▶ _TASKS TO CARRY OUT_:
1. Answer these questions about the story of a grammar lesson:
(a) Where does the student the teacher calls "My Aspiring Future Journalist" sit?
(b) How many students are in the class?
(c) On what page of the packet is the article assigned for homework?
2. Proceed with the story of the teacher's grammar lesson, picking up after its final line.

▶ _TEXT PASSAGE_:
########
The Greek chorus spoke up again: "Semantic ambiguity depends on a willfull obstruction of shared knowledge between speaker and listener, but does not necessarily negate any of the main truths. There are two levels of truth--"
"Oh shut up. Why is it you brats only pay attention when you can prove something I said is wrong?"
(Did I say "brats"? Oh God, please tell me I didn't. Well, please tell me I did. They deserve it. No they don't. Oh shit, someone's talking. I guess I better pay attention.)
Edna:
Teacher lapses for a moment. There's no glue left in his bottle on the desk, and he's breathing heavily. Coincidence?
"What?" I rasped.
"I said why don't we just switch the subject and the verb."
Third row, fourth seat. My Aspiring Future Journalist. One of about four or five in the class of twenty-one. My shining young angel. I beamed at her while trying to remain outwardly neutral and scrawled
"Traveling across the United States, she was affected by its vastness" in a nearly illegible hand. "See the problem? See the solution? Now we know
who was traveling, and now we know the given context of the situation. The reader is no longer confused."
"The Reader keeps us employed. The Reader is dumb. The Reader has absolutely no attention..."
"Yeah, yeah. Now, that's how you fix a dangling modifier."
I waited. The class looked at me expectantly, as if to suggest,
That's it? You think that changes my life? I'm still a pimple-encrusted, suburban youth trapped in a smothering environment and you don't even have a window for me to look out of. Who the hell you think you are, anyway?
I breathed deeply, for the kill: "And now, your homework. Fix all the dangling modifiers in the article on page 35 of your packet. Go do it now. Work quietly. Don't bother me."
########
Records of reasoning about scenes
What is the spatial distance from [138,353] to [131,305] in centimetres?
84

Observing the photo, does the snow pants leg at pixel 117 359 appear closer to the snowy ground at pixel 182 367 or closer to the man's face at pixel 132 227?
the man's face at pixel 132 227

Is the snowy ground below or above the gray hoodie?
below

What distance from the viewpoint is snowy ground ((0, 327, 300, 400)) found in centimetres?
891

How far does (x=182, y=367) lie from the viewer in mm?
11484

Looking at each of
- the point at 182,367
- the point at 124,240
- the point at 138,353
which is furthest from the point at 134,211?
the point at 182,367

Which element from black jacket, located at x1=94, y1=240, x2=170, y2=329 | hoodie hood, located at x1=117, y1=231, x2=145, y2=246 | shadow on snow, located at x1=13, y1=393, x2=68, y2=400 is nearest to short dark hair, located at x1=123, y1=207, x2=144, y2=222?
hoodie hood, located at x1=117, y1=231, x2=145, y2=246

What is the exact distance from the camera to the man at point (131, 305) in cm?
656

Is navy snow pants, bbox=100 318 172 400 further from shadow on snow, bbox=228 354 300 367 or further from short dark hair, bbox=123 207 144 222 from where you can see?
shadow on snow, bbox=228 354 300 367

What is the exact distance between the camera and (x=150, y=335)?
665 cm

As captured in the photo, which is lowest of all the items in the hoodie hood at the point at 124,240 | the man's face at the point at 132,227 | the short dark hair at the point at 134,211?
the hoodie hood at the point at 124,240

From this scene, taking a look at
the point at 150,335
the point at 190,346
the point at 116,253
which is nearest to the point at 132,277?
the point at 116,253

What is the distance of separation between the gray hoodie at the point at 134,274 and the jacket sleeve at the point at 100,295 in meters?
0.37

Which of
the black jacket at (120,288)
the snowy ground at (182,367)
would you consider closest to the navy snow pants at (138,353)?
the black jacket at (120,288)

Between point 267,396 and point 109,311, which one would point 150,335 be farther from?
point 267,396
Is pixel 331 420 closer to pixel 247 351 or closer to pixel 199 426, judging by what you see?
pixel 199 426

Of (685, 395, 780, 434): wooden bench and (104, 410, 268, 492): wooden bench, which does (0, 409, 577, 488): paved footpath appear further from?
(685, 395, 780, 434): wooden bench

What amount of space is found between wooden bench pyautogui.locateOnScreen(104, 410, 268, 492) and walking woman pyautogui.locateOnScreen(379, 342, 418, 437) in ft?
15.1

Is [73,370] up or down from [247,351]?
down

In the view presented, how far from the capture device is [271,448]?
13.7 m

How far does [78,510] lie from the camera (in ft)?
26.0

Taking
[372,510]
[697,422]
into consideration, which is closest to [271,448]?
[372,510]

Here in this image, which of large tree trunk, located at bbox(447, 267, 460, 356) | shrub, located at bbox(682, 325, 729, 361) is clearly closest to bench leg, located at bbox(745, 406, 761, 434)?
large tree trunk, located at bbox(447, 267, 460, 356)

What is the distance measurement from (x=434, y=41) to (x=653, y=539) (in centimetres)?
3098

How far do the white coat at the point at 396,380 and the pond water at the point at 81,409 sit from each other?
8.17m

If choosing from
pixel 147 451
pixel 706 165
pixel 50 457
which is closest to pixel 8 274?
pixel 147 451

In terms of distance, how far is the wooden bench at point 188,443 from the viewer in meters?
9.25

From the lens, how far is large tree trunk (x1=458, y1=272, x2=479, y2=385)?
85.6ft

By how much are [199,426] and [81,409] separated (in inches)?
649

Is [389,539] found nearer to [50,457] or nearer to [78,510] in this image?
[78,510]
########
▶ _FINAL RESULTS_:
1.
(a) Third row, fourth seat.
(b) Twenty-one.
(c) Page 35.

2.
I slouched over to my desk and busied myself with some paperwork. Most of the class went to the assignment willfully enough, but Super Sophomore made himself comfortable on his notebook again, the cheerleader finished with her eyes and went to work on her nose, and my right-row wit started rewriting sentences to include both my name and speculations about my ancestry. I sighed and looked at the clock on the wall. Ten minutes to the bell.
Edna came over. "I got a lot out of that," she said in a chipper tone of voice.
"Yeah? Good. Hopefully you won't split the modifier "billious blowhard" with my name."
She laughed politely, and for a minute I wondered why. Then I realized I hadn't said that at all. More something like, "They're good kids. They just need work on the basics."
"My professor says it's always important to connect with your class interpersonally. Get comfortable with them one-on-one."
"Do tell. What else does she tell you?"
"That it's wrong to belittle students, or tax them for not knowing something when it's your job to teach them."
(Oh crap. I
was talking out loud all that time.)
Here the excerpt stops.